Although the untuned KNN algorithm had the best test RMSE score when compared to CoClustering, FunkSVD, and NormalPredictor algorithms, the tuned FunkSVD algorithm outperformed the tuned KNN algorithm with an RMSE of 2, while the KNN algorithm had an RMSE of 5.

The reason for the difference in performance between KNN and FunkSVD algorithms may be because they work in very different ways. KNN algorithms struggle with sparse matrices, as they do not assume any underlying data distribution, while FunkSVD algorithm assumes that the data can be represented as a low-rank matrix. Which could of resulted in the FunkSVD model performing better than KNN model on unseen test data.

https://medium.com/analytics-vidhya/k-nearest-neighbors-all-you-need-to-know-1333eb5f0ed0


## Item - Item 
An item-item based collaborative recommendation system was attempted, but due to the wide range of over 32000 products and a low average purchase rate of unique products per costumer, it faced difficulties. The system struggled to identify similar items accordingly because there were very few pairwise arrays available, making the task extremely challenging and therefore making that recommendation system redundant.

# Summary 

In the notebook 3_modelling_comparing_market_basket I have developed a product recommendation system that suggests products to customers based on the items in their basket. As Olist's order history data grows, it would be beneficial for the business to explore product recommendations based on the customer state and/or product categories of items in their basket.
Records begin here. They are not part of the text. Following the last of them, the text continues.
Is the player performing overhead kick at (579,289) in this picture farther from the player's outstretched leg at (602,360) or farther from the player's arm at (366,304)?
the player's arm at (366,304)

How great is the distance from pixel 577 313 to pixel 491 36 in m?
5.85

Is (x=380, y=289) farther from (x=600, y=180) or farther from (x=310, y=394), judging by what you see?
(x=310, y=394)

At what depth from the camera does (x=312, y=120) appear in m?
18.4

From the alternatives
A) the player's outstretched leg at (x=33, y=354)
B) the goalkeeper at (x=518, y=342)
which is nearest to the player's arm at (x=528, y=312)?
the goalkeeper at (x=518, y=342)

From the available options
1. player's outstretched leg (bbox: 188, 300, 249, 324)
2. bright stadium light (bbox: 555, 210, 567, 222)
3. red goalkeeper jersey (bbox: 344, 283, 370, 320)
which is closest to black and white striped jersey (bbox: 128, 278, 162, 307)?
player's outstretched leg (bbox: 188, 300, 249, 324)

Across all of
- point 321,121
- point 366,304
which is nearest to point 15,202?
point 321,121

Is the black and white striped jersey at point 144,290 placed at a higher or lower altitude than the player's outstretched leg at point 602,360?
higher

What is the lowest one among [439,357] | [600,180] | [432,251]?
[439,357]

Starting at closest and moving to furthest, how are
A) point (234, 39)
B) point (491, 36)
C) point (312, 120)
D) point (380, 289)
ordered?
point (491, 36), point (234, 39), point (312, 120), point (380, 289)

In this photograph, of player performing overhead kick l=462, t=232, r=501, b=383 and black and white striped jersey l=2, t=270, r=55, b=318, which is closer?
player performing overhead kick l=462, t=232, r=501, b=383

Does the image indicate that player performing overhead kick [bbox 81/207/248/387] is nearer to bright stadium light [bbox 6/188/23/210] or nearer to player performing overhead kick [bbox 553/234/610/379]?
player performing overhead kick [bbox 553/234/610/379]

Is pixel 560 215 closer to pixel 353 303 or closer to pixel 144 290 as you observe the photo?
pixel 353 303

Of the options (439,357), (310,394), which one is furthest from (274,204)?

This could provide a more personalised recommendation if trends are found.

It's important to note that when creating a collaborative filtering-based product recommendation system, choosing a model with the lowest test_RSME score isn't enough. It's crucial to understand how the model will work with the available order data. I recommend that Olist considers user-based recommendations using the FunkSVD recommendation model.